Opinião

Brasil: país do vale tudo?

O vale tudo no Brasil não é só um objeto de duas edições de novela, é um processo histórico recorrente de nosso ado, presente e será que ainda do futuro?

. -  (crédito: Ton Molina/AFP)
. - (crédito: Ton Molina/AFP)

Dóris FariaDra. aposentada da UnB, professora no Departamento de Ecologia, ex-decana/pró-reitora de Extensão Universitária e ex-presidente da ADUnB

O vale tudo no Brasil não é só um objeto de duas edições de novela, é um processo histórico recorrente de nosso ado, presente e será que ainda do futuro? A começar com a própria Proclamação da República (1889), que, desde então, sofre algumas ocorrências em processo contínuo, sob o controle das elites econômicas que dominam as políticas regionais e nacionais.
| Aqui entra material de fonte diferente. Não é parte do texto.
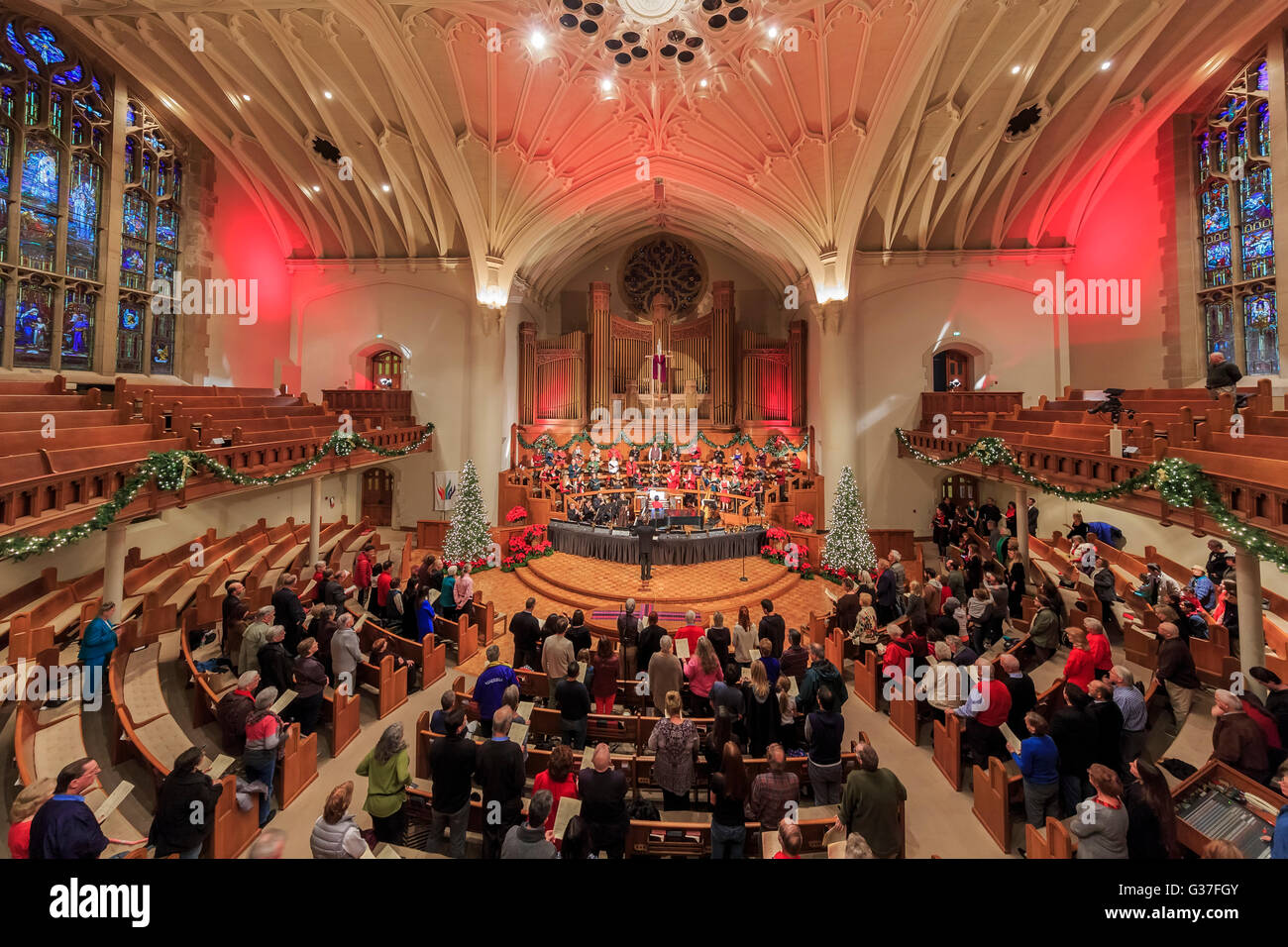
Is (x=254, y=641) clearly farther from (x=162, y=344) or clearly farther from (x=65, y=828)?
(x=162, y=344)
Foram várias as tentativas de golpe que não tiveram punição e, mutatis mutante, se repetiram. Com anistia garantida a todos seus executores, essas recorrências foram acontecendo ao longo de nossa história republicana.  

Três períodos podem ser compreendidos com similaridades e diferenciações do vale tudo que vem dominando a nação brasileira: o primeiro, ao longo da ditadura (anos 60 a 80), garantiu aos militares torturadores a isenção de um processo de anistia; o segundo — a partir de 1985, no início do processo de democratização, conclusão da nova Constituição (1988) — ocorreu até 2002, com a primeira eleição presidencial direta e o (primeiro) governo Lula. 

Por fim, houve um terceiro momento do vale tudo nacional, que teve início no segundo governo Lula e chegou aos tempos mais recentes, com o domínio do Congresso Brasileiro por elites econômico-empresariais que tanto levaram à ocorrência de processos como o Mensalão e o Petrolão, como à posterior deposição da presidenta Dilma Rousseff. 

Mas não só, vale tudo também ocorre com a entrega total dos governos a um Centrão conjugado a outros partidos políticos, inclusive de uma direita mais radical. Não exclui o atual governo Lula, que continua patinando com as elites. 

Trata-se de momentos similares, apesar de algumas diferenças quanto aos detentores pessoais do poder que continuam a realizar o que venha a ser interesse lucrativo em detrimento de demandas nacionais. No "mostra a sua cara", o Brasil atual continua o mesmo: dos poderes voltados às elites e do povo abandonado. 

A novidade atual é que, pela primeira vez, está em curso uma proposta de anistia preventiva — dado que o crime de tentativa de golpe ainda não foi julgado e, portanto, ainda não há sequer a condenação de seus mentores. Esse novo vale tudo entrou em ritmo acelerado de execução num Congresso Nacional turbinado com mais de R$ 50 bilhões, vantagem ganha mesmo após o fim do financiamento privado que tanto o corrompia, e com uma nova aliança dos políticos em exercício, representantes das novas elites (bélica, do agronegócio e evangélicos).

Começa-se a acelerar uma tentativa que visa não só a "anistia preventiva" dos mentores do ataque à democracia. Configura-se, ainda, a vingança especial ao Supremo Tribunal Federal (STF) pela condenação e, também, pela vigilância ao descontrole nas emendas parlamentares. 

Essa nova edição do vale tudo Brasil dependerá, além da anistia preventiva, do que vier a acontecer em breve com relação às votações de políticas redistributivas em curso no Congresso. Já se sabe que as riquezas nacionais deverão continuar, no campo legal, a serem direcionadas para  elites donas da dívida interna, que gozam de subsídios tributários empresariais e a quase total isenção de impostos de renda pessoal e familiar.

E no campo ilegal? Será que continuarão, por exemplo, os desvios de recursos públicos por "propinas" e "rachadinhas"? Negarão a isenção de impostos para os pobres e remediados de renda até R$ 5 mil, compensada pelo aumento compensatório da hoje parca tributação dos rendimentos que sejam maiores que R$ 50 mil mensais ou milhão anual?

Ressalte-se que o período proposto para o tal projeto de anistia preventiva antecede, em meses, os atos golpistas de 8 de janeiro de 2023. Sem dúvidas, denunciando que nada é em defesa da massa popular manejada nos atos de vandalismo, mas direcionado para o tal grupo político militar que os controlava. Nesse lamaçal, nós, o real povo brasileiro, derrapamos, há centena de anos, num potentíssimo vale tudo em defesa dos privilégios dominantes. Aguardemos as cenas dos próximos capítulos: Brasil, mostra a tua cara!